Speaking Sunday at SLC's First Unitarian Church, environmental activist-turned-theologian Tim DeChristopher said something that will come as a shock to many of his supporters—he will not pursue a pardon and would turn one down if offered.

His conviction in federal court makes DeChristopher a felon, meaning some states may bar him from voting and other civil rights and, to most of society, he will carry a social stigma for the rest of his life. But DeChristopher says his 21 months in prison taught him non-violent felons are an oppressed group—the victims of shame, racism, poverty and discrimination. Yet, many of his supporters and friends were astounded to learn he had made close friends in prison, he says. "The majority of felons are non-violent people like me. ... They'll live as second-class citizens, always remembered for the worst thing they did in their lives."
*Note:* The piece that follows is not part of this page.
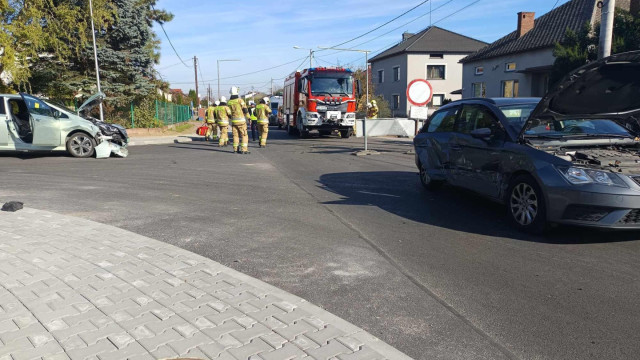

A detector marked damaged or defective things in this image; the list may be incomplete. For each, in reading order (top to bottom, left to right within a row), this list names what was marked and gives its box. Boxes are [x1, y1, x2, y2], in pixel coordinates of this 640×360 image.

"I'm grateful for it (his incarceration)," DeChristopher said, explaining his lock up gave him time for reflection, tested his values and forced him to develop empathy for his fellow felons, a group that is misunderstood even by many liberals.

"The main thing that is taught by prison is shame," he said. "And it destroys people's lives."

DeChristopher challenged the church full of supporters who came to see him off to Harvard Divinity School to stop seeing non-violent felons—many imprisoned on mandatory minimum drug charges— as "the other." (U.S. Attorney General Eric Holder seems to agree.)

"I think this church needs to stand up on the side of this oppressed community," he said, urging the Unitarians to reach out to other freed convicts as they had to him.

DeChristopher, who went to prison for disrupting a 2008 federal oil lease auction in an environmental protest, also has a message for friends who think he "didn't deserve" to go to prison for his civil disobedience. In prison, he realized he also "didn't deserve" all the advantages he has had in life—including a privileged background, a loving family and a good education.

"I can't say I deserved those anymore than I deserved to go to prison."